We have a notebook about that here: https://docs.goodfire.ai/notebooks/dynamicprompts


This is incredible! I haven't seen that repo yet, thank you for pointing it out, and the writing


Yeah, I think the idea of finding out what flavor of uncertainty you have is very interesting.


This is awesome, can't wait for evals against Claude Computer Use!


Can we first test this with basic sysadmin work in a simple shell?

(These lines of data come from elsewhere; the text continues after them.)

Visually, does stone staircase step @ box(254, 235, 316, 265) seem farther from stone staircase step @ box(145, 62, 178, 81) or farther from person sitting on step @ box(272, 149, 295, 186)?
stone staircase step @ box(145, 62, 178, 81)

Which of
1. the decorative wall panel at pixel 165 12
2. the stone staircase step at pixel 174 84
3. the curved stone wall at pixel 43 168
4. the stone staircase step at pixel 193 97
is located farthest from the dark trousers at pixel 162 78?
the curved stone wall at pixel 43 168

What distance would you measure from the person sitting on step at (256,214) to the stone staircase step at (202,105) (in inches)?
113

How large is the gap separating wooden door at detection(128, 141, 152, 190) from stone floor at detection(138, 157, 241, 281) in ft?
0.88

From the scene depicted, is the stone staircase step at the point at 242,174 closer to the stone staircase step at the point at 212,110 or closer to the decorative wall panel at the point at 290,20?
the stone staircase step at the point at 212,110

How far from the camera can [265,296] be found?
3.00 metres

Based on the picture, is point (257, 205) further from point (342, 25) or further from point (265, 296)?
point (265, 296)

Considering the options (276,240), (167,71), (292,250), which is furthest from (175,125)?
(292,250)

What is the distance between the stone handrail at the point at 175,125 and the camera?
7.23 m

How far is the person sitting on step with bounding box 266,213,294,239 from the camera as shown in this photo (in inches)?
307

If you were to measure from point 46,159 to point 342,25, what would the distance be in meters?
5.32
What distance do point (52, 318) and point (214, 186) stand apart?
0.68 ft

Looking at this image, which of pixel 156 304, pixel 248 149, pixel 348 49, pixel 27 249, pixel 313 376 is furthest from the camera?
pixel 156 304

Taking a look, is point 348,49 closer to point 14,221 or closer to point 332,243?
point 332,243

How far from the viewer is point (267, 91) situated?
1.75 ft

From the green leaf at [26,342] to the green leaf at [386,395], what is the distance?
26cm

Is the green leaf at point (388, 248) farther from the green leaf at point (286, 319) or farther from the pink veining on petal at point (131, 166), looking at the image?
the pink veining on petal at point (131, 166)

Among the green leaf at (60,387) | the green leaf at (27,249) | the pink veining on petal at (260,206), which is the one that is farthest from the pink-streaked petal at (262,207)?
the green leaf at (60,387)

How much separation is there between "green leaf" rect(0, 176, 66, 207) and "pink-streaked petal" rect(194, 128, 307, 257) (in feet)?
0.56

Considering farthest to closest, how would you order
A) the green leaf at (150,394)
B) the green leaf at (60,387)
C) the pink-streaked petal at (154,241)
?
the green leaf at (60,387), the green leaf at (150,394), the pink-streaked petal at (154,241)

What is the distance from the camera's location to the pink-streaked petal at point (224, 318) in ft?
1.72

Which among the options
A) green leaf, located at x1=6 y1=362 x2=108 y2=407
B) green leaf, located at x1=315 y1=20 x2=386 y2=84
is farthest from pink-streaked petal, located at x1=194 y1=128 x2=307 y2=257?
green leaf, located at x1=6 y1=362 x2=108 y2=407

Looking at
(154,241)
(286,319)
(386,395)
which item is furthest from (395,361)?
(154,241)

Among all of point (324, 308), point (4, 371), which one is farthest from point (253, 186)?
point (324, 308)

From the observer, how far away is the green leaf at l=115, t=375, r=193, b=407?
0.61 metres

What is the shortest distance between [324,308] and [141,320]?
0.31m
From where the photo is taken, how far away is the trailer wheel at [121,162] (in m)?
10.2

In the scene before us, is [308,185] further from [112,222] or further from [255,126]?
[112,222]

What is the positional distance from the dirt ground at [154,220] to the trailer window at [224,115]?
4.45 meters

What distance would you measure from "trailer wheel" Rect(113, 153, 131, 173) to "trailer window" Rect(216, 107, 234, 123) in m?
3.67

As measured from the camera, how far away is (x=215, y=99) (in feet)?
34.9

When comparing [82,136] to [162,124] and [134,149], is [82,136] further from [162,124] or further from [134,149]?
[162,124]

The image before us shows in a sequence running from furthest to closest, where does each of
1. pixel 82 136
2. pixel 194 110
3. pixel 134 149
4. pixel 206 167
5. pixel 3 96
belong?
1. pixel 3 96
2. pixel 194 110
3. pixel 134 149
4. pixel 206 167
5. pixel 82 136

Can't wait to replace "apt get install" by "gpt get install" and then have it solve all the dependency errors by itself.


This had been possible for a year already. My project gptme does it just fine (like many other tools), especially now with Claude 3.5.


I know that it exists. I was just hoping we can make such interactions (practically) bug-free before we move on to the next big thing.


Threat actors can't wait for you to start doing this either.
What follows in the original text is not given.